Qu'appréciez-vous le plus dans votre discipline ?
Sa créativité illimitée. Le snowboard freeride ne se borne pas à réaliser un bon chrono comme au ski alpin. Que ce soit lors d'une expédition ou pour un film, je dois créer ma propre descente. Je prends mes  jumelles en bas de la montagne, je regarde là où je veux passer, j'imagine les sauts, les virages entre deux sapins... Je me vois parfois comme une artiste qui peint sur sa toile. Sauf que mon pinceau, c'est ma planche de snowboard.

Vous avez remporté quatre fois les championnats du monde de snowboard freeride. Est-ce une chose à laquelle on s'habitue ?
Non. Une fois arrivé au sommet, j'ai trouvé très difficile d'y rester. J'ai terminé à la deuxième place l'année suivant mon premier titre de championne du monde. J'ai été submergée par les sollicitations, l'attention médiatique et celle des partenaires. Personne ne te prépare à cela. Ça a été très compliqué de rester à mon meilleur niveau.

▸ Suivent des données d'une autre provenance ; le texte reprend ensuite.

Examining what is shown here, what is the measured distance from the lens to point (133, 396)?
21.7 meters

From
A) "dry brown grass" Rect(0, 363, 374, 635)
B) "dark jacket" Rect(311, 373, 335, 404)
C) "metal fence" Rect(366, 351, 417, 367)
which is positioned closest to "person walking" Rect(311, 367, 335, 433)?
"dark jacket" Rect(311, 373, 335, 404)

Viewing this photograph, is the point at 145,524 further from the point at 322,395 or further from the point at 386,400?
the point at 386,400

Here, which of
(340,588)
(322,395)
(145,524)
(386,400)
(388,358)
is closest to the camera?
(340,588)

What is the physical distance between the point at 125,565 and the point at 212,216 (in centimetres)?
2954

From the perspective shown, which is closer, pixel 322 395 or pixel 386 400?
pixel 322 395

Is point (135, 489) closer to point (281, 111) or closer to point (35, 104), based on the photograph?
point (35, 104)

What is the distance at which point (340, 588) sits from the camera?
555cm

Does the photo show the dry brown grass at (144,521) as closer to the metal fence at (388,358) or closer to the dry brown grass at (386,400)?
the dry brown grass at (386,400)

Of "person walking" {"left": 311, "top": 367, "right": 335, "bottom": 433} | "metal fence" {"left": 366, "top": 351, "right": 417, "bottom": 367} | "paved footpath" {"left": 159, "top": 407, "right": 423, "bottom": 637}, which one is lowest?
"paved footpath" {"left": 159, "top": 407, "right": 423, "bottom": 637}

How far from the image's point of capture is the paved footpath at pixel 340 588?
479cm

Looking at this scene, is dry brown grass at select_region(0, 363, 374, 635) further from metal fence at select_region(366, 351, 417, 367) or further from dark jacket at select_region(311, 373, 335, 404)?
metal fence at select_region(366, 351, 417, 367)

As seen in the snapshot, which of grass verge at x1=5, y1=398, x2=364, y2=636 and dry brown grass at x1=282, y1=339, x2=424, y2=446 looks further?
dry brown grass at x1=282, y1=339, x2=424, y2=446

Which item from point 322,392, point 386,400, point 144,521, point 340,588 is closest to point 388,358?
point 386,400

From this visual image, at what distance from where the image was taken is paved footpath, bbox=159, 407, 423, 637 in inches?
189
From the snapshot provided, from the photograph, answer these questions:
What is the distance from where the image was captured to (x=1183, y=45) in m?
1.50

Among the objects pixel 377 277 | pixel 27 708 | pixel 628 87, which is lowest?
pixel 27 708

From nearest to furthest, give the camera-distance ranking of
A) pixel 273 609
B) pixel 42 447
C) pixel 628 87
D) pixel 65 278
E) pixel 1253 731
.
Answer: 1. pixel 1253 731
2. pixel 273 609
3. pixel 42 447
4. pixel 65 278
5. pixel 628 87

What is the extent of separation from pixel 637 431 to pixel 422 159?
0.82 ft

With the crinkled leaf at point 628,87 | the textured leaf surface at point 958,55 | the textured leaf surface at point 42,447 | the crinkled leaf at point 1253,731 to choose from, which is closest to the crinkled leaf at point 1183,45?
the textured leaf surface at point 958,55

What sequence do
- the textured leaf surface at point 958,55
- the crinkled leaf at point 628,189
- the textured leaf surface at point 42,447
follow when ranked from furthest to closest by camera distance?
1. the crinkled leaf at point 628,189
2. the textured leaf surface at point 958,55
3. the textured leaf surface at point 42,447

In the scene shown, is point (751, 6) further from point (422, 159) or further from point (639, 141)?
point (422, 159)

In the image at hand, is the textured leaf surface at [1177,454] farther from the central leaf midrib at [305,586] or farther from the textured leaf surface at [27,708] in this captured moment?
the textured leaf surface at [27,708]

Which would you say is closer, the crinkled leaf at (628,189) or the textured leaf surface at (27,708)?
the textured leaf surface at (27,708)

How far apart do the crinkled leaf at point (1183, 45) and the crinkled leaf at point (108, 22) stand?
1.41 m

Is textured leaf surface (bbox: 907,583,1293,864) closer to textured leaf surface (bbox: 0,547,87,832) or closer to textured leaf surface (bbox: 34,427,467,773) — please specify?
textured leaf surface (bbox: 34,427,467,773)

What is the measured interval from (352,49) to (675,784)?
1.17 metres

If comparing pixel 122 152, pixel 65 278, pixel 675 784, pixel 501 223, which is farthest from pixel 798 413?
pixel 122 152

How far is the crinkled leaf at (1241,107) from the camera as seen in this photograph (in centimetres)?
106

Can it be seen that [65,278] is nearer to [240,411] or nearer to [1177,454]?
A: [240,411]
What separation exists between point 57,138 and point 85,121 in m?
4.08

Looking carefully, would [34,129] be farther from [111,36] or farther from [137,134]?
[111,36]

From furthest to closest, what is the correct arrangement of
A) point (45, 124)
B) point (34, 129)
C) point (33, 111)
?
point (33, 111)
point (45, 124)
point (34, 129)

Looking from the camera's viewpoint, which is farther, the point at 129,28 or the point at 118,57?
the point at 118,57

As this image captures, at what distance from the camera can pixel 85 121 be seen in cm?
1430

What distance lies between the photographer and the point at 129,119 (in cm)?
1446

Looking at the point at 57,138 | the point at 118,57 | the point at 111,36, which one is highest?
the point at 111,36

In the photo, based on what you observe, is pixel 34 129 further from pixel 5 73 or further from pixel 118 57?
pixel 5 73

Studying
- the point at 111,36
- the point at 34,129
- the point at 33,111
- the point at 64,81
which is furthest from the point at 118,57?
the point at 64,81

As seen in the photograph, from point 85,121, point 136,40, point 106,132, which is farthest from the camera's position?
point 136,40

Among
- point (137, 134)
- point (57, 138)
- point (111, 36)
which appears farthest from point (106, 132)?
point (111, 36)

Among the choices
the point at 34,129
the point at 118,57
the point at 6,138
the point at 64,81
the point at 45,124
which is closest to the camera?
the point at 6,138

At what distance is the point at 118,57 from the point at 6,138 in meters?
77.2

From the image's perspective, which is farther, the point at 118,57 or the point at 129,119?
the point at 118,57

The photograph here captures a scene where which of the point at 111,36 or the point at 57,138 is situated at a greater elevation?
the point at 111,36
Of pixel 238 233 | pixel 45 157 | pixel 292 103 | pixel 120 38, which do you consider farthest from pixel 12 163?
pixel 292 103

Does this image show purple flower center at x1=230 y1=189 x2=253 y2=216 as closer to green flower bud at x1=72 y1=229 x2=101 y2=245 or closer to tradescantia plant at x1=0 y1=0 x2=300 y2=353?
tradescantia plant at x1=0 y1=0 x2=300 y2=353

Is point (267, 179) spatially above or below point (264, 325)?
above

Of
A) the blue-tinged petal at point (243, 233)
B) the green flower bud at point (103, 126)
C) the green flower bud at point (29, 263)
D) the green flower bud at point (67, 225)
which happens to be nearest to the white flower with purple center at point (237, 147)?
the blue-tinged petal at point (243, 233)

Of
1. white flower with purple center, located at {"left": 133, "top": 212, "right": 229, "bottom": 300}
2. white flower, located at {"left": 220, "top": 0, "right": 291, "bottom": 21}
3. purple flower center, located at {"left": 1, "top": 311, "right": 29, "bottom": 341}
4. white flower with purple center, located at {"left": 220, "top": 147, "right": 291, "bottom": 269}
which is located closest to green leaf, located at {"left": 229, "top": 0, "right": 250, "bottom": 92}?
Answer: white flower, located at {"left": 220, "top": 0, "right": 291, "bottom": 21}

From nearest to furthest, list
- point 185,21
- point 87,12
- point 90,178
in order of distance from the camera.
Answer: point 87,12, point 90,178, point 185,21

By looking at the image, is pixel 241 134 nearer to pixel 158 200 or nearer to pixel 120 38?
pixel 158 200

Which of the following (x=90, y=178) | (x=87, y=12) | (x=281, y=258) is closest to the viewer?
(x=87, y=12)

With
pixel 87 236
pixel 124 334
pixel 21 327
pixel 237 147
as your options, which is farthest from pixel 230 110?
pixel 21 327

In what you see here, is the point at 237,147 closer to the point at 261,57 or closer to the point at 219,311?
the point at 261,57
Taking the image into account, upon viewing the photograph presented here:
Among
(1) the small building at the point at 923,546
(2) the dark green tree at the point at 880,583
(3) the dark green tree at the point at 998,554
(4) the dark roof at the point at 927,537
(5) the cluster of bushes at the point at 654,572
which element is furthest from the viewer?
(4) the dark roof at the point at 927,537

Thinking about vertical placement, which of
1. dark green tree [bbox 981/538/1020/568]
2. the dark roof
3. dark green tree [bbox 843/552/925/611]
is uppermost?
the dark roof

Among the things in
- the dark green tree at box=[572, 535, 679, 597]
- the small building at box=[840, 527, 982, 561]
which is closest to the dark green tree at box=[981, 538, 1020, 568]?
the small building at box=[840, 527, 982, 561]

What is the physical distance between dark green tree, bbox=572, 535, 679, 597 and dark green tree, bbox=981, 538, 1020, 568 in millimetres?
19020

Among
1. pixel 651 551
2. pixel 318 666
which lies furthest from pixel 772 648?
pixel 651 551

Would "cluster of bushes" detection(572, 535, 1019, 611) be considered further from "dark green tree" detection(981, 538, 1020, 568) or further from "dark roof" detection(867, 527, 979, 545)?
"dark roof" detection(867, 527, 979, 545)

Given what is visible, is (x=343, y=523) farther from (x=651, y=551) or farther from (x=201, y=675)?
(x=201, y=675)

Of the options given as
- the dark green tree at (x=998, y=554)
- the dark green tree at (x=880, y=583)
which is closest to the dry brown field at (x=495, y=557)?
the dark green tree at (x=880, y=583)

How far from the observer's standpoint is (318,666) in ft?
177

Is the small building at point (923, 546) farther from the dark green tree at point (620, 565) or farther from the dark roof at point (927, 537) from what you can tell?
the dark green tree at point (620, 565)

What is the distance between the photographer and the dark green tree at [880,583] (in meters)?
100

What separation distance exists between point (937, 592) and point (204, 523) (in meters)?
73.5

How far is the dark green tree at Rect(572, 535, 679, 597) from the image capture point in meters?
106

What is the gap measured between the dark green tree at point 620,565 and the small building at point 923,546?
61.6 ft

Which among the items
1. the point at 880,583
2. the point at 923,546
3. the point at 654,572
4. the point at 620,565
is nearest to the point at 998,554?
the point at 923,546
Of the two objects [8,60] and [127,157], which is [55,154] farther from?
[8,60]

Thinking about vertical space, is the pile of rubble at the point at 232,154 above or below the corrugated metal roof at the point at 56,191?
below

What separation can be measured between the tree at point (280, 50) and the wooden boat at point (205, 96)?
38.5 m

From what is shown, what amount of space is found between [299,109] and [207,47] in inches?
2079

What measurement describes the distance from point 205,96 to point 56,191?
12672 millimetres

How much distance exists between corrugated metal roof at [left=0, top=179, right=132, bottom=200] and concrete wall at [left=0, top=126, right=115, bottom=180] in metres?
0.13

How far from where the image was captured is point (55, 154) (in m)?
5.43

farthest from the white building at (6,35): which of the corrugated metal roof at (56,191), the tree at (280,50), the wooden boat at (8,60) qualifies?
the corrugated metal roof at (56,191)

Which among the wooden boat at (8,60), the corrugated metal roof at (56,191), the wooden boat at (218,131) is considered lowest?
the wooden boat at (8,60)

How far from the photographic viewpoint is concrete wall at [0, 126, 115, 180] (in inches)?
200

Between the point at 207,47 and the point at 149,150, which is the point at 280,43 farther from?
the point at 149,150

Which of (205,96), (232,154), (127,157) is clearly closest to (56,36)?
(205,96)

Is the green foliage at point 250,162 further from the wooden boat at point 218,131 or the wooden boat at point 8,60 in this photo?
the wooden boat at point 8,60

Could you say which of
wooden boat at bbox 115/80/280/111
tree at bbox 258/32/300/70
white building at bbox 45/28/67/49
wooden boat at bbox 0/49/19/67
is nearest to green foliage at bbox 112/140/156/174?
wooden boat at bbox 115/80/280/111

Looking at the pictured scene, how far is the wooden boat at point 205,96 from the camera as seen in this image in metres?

Quel est votre plus beau souvenir en compétition ?
Le jour où j'ai pris le départ d'une course en Alaska. Le paysage était tellement immense. C'était d'une beauté à couper le souffle. J'ai ressenti une grande émotion. Sans parler de compétition, j'étais heureuse d'être là, au milieu de ces montagnes magiques, entourée d'aurores boréales que je voyais pour la première fois de ma vie. Dingue.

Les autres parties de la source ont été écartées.